──────── Given text

Figure 1-2 An inverter circuit and a sketch for its layout.

Manufacturing defects

Because no manufacturing process is perfect, some of the chips on the wafer may not work. Since at least one defect is almost sure to occur on each wafer, wafers are cut into smaller, working chips; the largest chip that can be reasonably manufactured today is 1.5 to 2 cm on a side, while a wafer is in moving from 30 to 45 cm. Each chip is individually tested; the ones that pass the test are saved after the wafer is diced into chips. The working chips are placed in the packages familiar to digital designers. In some packages, tiny wires connect the chip to the package’s pins while the package body protects the chip from handling and the elements; in others, solder bumps directly connect the chip to the package.

Integrated circuit manufacturing is a powerful technology for two reasons: all circuits can be made out of a few types of transistors and wires; and any combination of wires and transistors can be built on a single fabrication line just by changing the masks that determine the pattern of components on the chip. Integrated circuits run very fast because the circuits are very small. Just as important, we are not stuck building a few standard chip types—we can build any function we want. The flexibility given by IC manufacturing lets us build faster, more complex digital systems in ever greater variety.

1.2.2 Economics

Because integrated circuit manufacturing has so much leverage—a great number of parts can be built with a few standard manufacturing procedures—a great deal of effort has gone into improving IC manufacturing. However, as chips become more complex, the cost of designing a chip goes up and becomes a major part of the overall cost of the chip.

Moore’s Law

In the 1960s Gordon Moore predicted that the number of transistors that could be manufactured on a chip would grow exponentially. His prediction, now known as Moore’s Law, was remarkably prescient. Moore’s ultimate prediction was that transistor count would double every two years, an estimate that has held up remarkably well. Today, an industry group maintains the International Technology Roadmap for Semiconductors (ITRS), that maps out strategies to maintain the pace of Moore’s Law. (The ITRS roadmap can be found at http://www.itrs.net.)

Figure 1-3 shows advances in manufacturing capability by charting the introduction dates of key products that pushed the state of the manufacturing art. The squares show various logic circuits, primarily central processing units (CPUs) and digital signal processors (DSPs), while the black dots show random-access memories, primarily dynamic RAMs or DRAMs. At any given time, memory chips have more transistors per unit area than logic chips, but both have obeyed Moore’s Law.

Figure 1-3

Figure 1-3 Moore’s Law.

────────────────
──────── Extracted data

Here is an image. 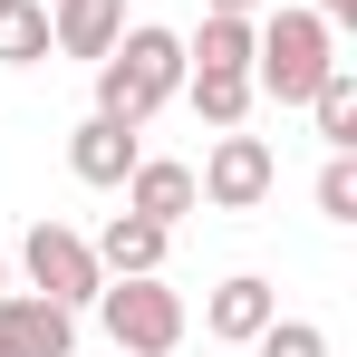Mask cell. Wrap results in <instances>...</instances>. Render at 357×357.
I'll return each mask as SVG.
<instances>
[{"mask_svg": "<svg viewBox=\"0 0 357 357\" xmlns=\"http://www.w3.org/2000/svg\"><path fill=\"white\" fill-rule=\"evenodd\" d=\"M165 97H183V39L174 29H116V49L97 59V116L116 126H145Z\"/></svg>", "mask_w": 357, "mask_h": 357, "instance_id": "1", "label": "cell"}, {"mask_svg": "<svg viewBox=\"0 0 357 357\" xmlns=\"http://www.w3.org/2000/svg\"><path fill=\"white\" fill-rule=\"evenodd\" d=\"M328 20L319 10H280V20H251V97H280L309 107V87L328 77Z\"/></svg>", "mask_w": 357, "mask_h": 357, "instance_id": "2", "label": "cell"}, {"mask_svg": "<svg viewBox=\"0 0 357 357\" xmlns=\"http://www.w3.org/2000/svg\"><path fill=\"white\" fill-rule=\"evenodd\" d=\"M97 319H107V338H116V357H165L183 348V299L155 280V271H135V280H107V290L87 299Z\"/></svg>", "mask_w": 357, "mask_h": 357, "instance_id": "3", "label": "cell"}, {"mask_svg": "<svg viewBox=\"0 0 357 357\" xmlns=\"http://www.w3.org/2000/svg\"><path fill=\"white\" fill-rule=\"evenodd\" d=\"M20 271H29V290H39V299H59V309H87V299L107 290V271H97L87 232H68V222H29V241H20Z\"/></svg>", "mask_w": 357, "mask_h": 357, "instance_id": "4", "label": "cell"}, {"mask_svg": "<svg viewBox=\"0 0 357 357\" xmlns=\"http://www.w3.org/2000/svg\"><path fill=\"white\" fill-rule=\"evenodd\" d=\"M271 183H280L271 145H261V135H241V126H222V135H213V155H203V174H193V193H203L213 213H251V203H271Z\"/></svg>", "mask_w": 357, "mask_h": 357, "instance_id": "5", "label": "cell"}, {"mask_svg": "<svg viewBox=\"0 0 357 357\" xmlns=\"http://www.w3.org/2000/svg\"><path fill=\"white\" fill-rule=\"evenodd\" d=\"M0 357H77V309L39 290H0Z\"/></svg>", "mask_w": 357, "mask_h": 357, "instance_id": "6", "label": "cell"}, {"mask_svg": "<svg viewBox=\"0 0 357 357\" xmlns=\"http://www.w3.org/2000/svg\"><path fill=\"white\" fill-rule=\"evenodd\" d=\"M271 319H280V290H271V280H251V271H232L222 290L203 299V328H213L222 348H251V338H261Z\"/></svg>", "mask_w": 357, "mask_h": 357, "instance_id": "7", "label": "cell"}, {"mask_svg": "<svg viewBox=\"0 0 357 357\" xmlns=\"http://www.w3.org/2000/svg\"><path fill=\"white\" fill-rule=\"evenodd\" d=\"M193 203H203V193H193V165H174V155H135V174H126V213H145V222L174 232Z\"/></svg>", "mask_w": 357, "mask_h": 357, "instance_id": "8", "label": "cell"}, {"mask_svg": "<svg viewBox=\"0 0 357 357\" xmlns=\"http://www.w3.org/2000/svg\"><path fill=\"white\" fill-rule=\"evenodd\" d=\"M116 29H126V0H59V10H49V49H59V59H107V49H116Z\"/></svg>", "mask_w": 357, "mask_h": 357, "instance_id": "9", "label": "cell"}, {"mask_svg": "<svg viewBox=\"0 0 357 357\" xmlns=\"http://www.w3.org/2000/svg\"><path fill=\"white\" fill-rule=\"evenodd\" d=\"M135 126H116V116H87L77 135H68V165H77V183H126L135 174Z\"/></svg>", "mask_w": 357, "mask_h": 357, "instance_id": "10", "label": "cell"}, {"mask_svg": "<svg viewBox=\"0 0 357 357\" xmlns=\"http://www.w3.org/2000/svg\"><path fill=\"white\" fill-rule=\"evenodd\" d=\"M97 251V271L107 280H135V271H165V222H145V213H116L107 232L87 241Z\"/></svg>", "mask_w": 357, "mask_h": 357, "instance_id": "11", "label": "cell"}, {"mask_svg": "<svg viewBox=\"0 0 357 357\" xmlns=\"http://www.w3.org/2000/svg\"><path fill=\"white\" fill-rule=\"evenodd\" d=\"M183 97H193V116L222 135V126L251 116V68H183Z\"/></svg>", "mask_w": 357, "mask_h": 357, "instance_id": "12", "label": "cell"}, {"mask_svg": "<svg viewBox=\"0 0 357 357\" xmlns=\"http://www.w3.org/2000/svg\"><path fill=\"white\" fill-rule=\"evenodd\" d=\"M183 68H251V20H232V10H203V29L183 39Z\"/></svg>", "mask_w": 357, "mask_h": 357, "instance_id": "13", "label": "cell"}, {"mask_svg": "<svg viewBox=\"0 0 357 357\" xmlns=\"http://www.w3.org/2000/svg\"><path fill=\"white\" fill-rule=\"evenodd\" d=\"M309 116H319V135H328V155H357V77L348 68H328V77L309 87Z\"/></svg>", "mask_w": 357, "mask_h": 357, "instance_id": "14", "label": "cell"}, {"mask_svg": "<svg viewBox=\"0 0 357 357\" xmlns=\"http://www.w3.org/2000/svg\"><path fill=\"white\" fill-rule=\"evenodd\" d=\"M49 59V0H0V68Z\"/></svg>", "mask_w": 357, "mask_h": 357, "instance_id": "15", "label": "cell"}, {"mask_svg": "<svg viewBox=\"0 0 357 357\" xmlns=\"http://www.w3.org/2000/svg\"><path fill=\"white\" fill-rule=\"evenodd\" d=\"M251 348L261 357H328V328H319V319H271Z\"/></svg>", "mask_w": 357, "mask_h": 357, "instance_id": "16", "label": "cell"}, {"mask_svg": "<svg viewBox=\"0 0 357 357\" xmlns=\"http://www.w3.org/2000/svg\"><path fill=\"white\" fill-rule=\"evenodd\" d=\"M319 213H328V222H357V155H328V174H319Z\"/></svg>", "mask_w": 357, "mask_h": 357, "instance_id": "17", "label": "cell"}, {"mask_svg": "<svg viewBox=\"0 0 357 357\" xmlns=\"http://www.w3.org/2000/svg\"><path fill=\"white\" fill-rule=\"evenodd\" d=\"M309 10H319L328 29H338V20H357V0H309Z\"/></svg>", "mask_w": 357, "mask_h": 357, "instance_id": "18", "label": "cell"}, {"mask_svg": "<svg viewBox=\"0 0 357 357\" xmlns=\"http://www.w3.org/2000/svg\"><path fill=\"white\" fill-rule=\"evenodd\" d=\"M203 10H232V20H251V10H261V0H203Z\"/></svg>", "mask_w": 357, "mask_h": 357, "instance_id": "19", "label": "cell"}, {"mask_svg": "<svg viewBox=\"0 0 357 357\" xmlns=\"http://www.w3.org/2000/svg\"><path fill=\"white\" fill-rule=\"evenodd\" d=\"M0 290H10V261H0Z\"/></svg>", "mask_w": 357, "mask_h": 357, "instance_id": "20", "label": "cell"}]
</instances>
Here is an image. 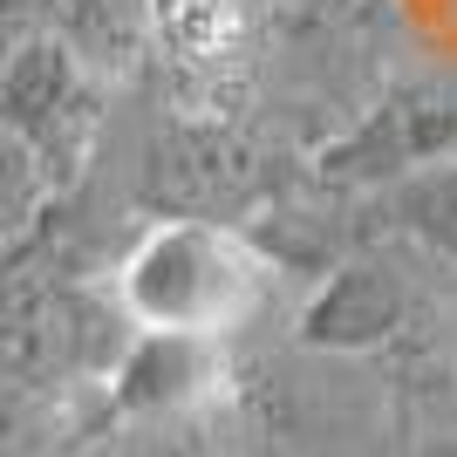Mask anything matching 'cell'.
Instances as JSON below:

────────────────

--- Given task A ---
Answer these questions using the passage on integrated circuit manufacturing:
(i) What is the largest chip that can be reasonably manufactured today?
(ii) According to Moore's ultimate prediction, how often would transistor count double?
(iii) In Figure 1-3, what do the black dots show?
--- Given task B ---
Write a continuation of the passage on integrated circuit manufacturing and Moore's Law.

--- Task answer A ---
(i) 1.5 to 2 cm on a side.
(ii) Every two years.
(iii) Random-access memories, primarily dynamic RAMs (DRAMs).

--- Task answer B ---
Terminology

The most basic parameter associated with a manufacturing process is the minimum channel length of a transistor. (In this book, for example, we will use as an example a technology that can manufacture 180 nm transistors.) A manufacturing technology at a particular channel length is called a technology node. We often refer to a family of technologies at similar feature sizes: micron, submicron, deep submicron, and now nanometer technologies. The term nanometer technology is generally used for technologies below 100 nm.

The next example shows how Moore’s Law has held up in one family of microprocessors.

Cost of manufacturing

IC manufacturing plants are extremely expensive. A single plant costs as much as $4 billion. Given that a new, state-of-the-art manufacturing process is developed every three years, that is a sizeable investment. The investment makes sense because a single plant can manufacture so many chips and can easily be switched to manufacture different types of chips. In the early years of the integrated circuits business, companies focused on building large quantities of a few standard parts. These parts are commodities—one 80 ns, 256Mb dynamic RAM is more or less the same as any other, regardless of the manufacturer. Companies concentrated on commodity parts in part because manufacturing processes were less well understood and manufacturing variations are easier to keep track of when the same part is being fabricated day after day. Standard parts also made sense because designing integrated circuits was hard—not only the circuit, but the layout had to be designed, and there were few computer programs to help automate the design process.

Cost of design

One of the less fortunate consequences of Moore’s Law is that the time and money required to design a chip goes up steadily. The cost of designing a chip comes from several factors:

  • Skilled designers are required to specify, architect, and implement the chip. A design team may range from a half-dozen people for a very small chip to 500 people for a large, high-performance microprocessor.
  • These designers cannot work without access to a wide range of computer-aided design (CAD) tools. These tools synthesize logic, create layouts, simulate, and verify designs. CAD tools are generally licensed and you must pay a yearly fee to maintain the license. A license for a single copy of one tool, such as logic synthesis, may cost as much as $50,000 US.
  • The CAD tools require a large compute farm on which to run. During the most intensive part of the design process, the design team will keep dozens of computers running continuously for weeks or months.

A large ASIC, which contains millions of transistors but is not fabricated on the state-of-the-art process, can easily cost $20 million US and as much as $100 million. Designing a large microprocessor costs hundreds of millions of dollars.

Design costs and IP

We can spread these design costs over more chips if we can reuse all or part of the design in other chips. The high cost of design is the primary motivation for the rise of IP-based design, which creates modules that can be reused in many different designs. We will discuss IP-based design in more detail in Section 1.5.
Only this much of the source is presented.